Like pretty much every other student who was matriculated to Carnegie Mellon, I got a hardcover copy of Randy Pausch’s The Last Lecture the summer before freshman year of college. I remember reading it all in one sitting, unable to put it down. If I weren’t the type of person who couldn’t dog-ear-fold pages, I would have underlined the part where he said: “All you have to do is ask.”
It seems cliche and obvious. “The squeaky wheel gets the oil.” “Ask and ye shall receive.” These sayings are a dime a dozen. However, there was something about Pausch sharing that sentiment and expressing how this piece of advice impacted his life gave it that much more power. What would happen if I tried to ask? Realistically, I get pushed into the crowd and don’t get to talk to him. What about if I didn’t? I then realized that I would regret not trying.
And guess what I did next?
Right before this photo, I came up to him and thanked him for an amazing night. It felt like I couldn’t stop my mouth; I blurted that I was thankful that his music helped me through some personal struggles and hardships. He gave me a hug, took this photo, and wished me well.
And he gave me a slight modification to my ticket that I could put in my scrapbook!
I’ve always been an anxious kid. If I could have a dollar for every time my parents told me, in my childhood, to calm down and take a deep breath, I could afford their retirements and mine. Although I have made posts about different techniques on how I try to combat these struggles and how I am trying to challenge myself to go out of my comfort zone, I’m still learning every day.

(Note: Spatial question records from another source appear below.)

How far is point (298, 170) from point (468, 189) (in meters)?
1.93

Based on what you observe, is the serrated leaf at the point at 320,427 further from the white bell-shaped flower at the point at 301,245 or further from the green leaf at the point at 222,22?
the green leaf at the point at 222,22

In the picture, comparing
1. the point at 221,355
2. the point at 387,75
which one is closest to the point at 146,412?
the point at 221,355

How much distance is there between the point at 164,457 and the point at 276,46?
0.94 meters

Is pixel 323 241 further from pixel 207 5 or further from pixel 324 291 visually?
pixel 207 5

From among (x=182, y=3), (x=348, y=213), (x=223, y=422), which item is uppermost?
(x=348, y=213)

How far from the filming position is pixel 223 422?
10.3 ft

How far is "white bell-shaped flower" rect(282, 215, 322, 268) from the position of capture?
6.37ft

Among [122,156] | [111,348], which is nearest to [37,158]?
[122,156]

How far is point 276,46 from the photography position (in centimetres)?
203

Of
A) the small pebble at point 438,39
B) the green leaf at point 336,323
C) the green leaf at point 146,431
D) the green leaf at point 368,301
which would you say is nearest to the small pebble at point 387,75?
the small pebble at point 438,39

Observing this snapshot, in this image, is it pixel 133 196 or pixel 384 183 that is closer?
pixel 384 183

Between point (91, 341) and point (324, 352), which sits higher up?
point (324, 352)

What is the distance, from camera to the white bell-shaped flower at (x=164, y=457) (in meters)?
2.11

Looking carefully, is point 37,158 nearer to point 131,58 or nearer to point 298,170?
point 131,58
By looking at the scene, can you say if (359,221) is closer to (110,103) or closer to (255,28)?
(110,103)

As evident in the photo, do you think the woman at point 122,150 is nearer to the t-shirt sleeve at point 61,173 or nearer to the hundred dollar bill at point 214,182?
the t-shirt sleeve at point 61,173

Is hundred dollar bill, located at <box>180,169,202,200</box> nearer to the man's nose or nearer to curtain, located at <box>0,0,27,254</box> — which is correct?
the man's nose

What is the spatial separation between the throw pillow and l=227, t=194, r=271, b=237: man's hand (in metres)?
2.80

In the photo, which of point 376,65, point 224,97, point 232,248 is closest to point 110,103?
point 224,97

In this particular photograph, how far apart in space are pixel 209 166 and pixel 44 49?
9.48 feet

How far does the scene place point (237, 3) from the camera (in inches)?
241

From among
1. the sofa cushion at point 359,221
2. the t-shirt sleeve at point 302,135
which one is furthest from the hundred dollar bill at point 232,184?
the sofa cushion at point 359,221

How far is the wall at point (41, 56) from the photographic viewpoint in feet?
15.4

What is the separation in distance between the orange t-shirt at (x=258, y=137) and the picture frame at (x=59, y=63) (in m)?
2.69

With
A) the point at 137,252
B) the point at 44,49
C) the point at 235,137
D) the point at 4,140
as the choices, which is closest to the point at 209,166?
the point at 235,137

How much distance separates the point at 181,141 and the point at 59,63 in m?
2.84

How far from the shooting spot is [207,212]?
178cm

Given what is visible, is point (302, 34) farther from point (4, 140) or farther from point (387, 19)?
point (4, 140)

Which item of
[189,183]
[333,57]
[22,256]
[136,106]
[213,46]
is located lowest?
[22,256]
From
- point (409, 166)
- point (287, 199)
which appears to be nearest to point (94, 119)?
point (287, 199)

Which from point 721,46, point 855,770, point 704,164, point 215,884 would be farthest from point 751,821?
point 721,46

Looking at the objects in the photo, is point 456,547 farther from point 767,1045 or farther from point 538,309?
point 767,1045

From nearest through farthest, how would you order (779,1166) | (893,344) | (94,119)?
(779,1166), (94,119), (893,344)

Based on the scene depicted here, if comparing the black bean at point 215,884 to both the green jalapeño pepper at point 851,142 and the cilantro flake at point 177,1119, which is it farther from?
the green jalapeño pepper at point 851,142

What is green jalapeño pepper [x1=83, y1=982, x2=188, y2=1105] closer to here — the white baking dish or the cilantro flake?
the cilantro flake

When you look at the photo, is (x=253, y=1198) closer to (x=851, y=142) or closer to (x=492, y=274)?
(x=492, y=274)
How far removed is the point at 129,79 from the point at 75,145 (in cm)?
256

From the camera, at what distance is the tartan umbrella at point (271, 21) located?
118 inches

As cheesy as it sounds, I really do think that spending the past few years at Carnegie Mellon have really encouraged me to take risks and push boundaries. I’m constantly surrounded by risk-takers and innovators. Every day, I am astonished by the creativity and brilliance of my classmates and how they continuously strive to better themselves; it inspires me to do just the same. It encourages me to come out of my comfort zone. Tartans don’t accept complacency. Sure, we take pride in our accomplishments, but we push to do better.
That night was more than just a concert. It was a night I confronted my nerves and showed myself what can happen if I can get the courage to ask.